Thackway, et al. [5] applied a SCNN model to identify visual gentrification indicators for neighborhoods in Sydney, Australia. The authors leveraged a Residual Network with 50 weight layers (ResNet-50). The ResNet-50 model is pre-trained on ImageNet. ResNet is powerful in its capacity to circumvent the issue of diminishing performance at the deeper layers of the convolutional neural network through the application of skip connections and has been constructed with a variety of layer numbers (e.g., ResNet-18, ResNet-50, ResNet-101). The ResNet-50 model is widely used due to its high levels of performance in image classification tasks. Pairwise images were categorized according to a similar protocol to Ilic, et al. [4] where major upgrades to the frontage and new-build construction are both considered. The SCNN model’s mapped output verified the results of a gentrification map based on socioeconomic indicators. The final, fine-tuned ResNet-50 model achieved a reasonably high performance with an 84.8% test accuracy and a 75.6% AUC score.

In our study, we integrate qualitative findings to the development of our deep mapping model. We propose a system for drawing on community-informed insights on gentrification qualities to guide the model training process. The primary aim of the research is to promote a methodology that stipulates the target features underlying gentrification activity and move beyond broad terms like “upgrades” or “improvements” to a more detailed, locale-specific diagnostic of gentrification characteristics. In this way, we can ensure that variations in performance across ML model applications are not due to differing personal perceptions of gentrification across research groups and promote needed discourse on the variable ways in which gentrification alters the built environment. The ML component of our study demonstrates how even opaque, high-level quantitative research can be merged with qualitative discussion to produce internally consistent records of gentrification changes.

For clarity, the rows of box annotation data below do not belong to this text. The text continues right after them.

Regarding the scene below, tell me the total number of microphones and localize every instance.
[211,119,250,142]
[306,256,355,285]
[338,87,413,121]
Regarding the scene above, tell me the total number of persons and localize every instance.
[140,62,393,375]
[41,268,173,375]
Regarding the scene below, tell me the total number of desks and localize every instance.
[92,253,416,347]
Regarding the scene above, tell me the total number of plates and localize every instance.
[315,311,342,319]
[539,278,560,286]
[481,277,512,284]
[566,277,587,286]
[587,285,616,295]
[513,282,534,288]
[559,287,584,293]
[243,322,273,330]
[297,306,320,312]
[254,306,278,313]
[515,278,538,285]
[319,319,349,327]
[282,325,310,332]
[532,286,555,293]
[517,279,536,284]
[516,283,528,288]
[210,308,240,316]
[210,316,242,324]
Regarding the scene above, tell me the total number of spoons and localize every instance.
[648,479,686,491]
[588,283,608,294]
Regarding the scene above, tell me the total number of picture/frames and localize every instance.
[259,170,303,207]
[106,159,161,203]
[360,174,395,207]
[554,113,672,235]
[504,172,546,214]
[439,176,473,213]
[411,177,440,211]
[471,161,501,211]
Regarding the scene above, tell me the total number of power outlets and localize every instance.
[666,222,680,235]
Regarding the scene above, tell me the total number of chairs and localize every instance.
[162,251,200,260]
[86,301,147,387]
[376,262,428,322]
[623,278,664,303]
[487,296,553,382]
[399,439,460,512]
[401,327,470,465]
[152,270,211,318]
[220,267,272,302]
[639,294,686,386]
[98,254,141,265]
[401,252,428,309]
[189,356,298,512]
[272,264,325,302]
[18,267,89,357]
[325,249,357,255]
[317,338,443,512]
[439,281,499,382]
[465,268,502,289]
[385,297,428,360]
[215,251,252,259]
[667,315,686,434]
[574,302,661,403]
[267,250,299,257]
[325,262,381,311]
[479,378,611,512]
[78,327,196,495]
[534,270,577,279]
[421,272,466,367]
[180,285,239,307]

Principal Components Analysis (PCA)

To identify areas that demonstrate gentrification-indicative levels of socioeconomic shift, we ran a Principal Components Analysis (PCA). PCA can be implemented to produce a composite score by drawing out meaningful information from a wide array of features [40]. The composite score consists of a linear combination of the original Census inputs in a way that maximizes the dataset’s variance.

Data is drawn from the American Community Survey (ACS) 5-year estimates for the years 2006–2010 and 2017–2020 [41]. This 7–14-year gap provides a sufficiently long time period for neighborhood change to be discernible in the data and is comparable to other ML-based gentrification studies that choose similar ten-year time ranges [25,28]. ACS data is drawn at the geographic scale of the Census tract, the smallest unit of measure for independent sampling.

We followed closely the PCA approach applied by previous gentrification studies, Reades, et al. [25] and Owens [42], and integrated the same choice of variables, adapted for US Census data conventions. Four variables are selected for the analysis: median housing price, median household income, educational attainment (percentage of residents with attainment of a bachelor’s degree or higher), and white-collar occupational shares (percentage of residents in white-collar occupational classes).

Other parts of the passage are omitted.